A 3 month old male born full term with no complications presents for a right groin mass. His mother first noticed it two days ago when he cried. Otherwise, he has been acting normally, drinking formula regularly, and having several bowel movements daily. Vital signs and weight are within normal limits for age. Exam shows a happy appearing infant that cries when taken away from his mother. When he cries, a 3 cm soft, non-tender mass is appreciated in the right inguinal region that is easily reducible. There is no overlying erythema or skin changes. Genital exam reveals palpable bilateral testes with no additional masses in the scrotum. Which of the following is the most appropriate management of this condition?
A: admit for observation
B: discharge with expedited surgical follow up
C: discharge with reassurance that it will likely spontaneously resolve
D: emergent surgical consultation
Answer: discharge with expedited surgical follow up
This infant is presenting with a reducible inguinal hernia that increases in size with increased intra-abdominal pressure such as with crying or straining. It is most common in premature males in the first year of life. Unlike in adults, children require surgical referral for interval repair of simple reducible inguinal hernias due to the higher risk of incarceration.
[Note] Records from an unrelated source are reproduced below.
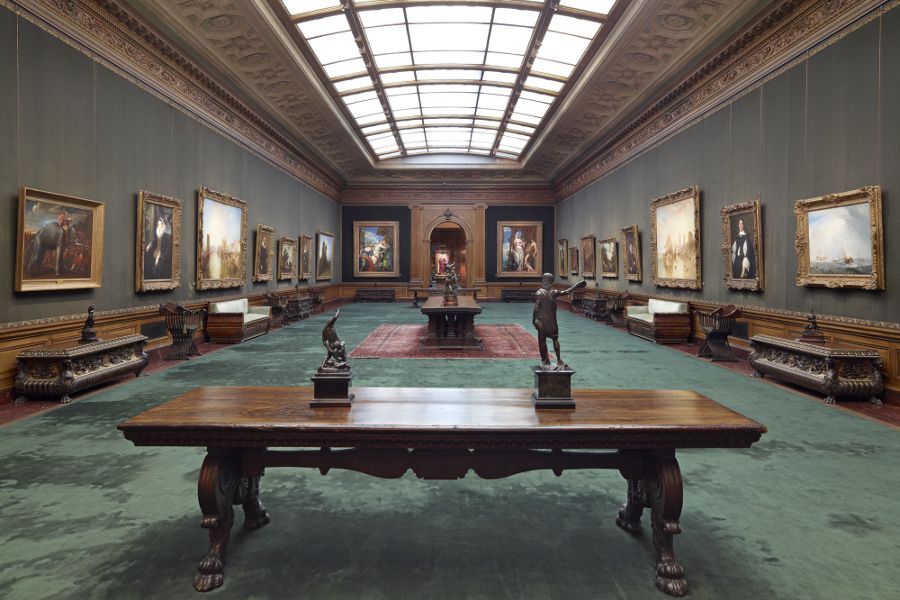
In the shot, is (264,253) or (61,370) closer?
(61,370)

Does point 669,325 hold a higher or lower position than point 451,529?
higher

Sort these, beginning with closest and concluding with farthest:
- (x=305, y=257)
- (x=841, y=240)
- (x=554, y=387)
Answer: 1. (x=554, y=387)
2. (x=841, y=240)
3. (x=305, y=257)

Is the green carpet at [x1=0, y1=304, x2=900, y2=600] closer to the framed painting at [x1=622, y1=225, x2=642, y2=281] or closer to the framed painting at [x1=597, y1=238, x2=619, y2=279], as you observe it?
the framed painting at [x1=622, y1=225, x2=642, y2=281]

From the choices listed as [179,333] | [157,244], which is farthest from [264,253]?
[179,333]

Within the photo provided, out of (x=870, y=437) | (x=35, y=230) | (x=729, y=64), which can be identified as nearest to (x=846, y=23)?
(x=729, y=64)

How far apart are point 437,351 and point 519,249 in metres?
16.7

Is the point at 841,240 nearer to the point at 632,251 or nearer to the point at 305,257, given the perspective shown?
the point at 632,251

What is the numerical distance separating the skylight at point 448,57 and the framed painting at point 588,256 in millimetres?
4915

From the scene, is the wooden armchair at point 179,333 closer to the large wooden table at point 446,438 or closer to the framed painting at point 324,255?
the large wooden table at point 446,438

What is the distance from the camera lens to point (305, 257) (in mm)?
19531

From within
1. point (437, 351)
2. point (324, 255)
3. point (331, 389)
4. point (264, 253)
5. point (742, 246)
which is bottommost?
point (437, 351)

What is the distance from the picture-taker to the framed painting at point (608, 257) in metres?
16.6

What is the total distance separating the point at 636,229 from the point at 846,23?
782cm

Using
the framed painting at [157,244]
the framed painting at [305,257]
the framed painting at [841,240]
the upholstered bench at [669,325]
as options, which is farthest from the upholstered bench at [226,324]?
the framed painting at [841,240]
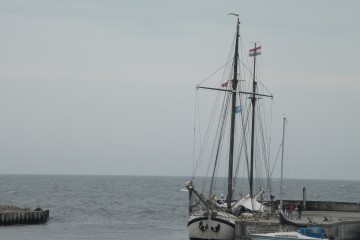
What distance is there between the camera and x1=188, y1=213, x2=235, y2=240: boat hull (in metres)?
52.2

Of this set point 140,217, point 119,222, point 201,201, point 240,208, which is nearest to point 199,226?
point 201,201

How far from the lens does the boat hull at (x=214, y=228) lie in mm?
52188

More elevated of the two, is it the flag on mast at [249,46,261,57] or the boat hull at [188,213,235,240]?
the flag on mast at [249,46,261,57]

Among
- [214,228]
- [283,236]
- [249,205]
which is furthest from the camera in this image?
[249,205]

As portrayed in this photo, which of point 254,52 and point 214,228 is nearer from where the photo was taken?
point 214,228

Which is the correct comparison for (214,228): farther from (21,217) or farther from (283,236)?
(21,217)

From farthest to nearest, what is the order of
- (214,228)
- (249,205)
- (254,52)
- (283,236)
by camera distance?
(254,52)
(249,205)
(214,228)
(283,236)

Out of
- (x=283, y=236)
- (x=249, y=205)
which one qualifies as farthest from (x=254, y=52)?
(x=283, y=236)

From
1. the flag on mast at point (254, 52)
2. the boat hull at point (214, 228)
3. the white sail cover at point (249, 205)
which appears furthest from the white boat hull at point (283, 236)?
the flag on mast at point (254, 52)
Thus, reassurance that it will likely spontaneously resolve without surgical follow up is incorrect. If the hernia was incarcerated, emergent surgical consultation with admission for prompt surgical repair would be appropriate management.
Fleischman R.J., & Meckler G (2020). Acute abdominal pain in infants and children. Tintinalli J.E., & Ma O, & Yealy D.M., & Meckler G.D., & Stapczynski J, & Cline D.M., & Thomas S.H.(Eds.), Tintinalli’s Emergency Medicine: A Comprehensive Study Guide, 9e. McGraw Hill.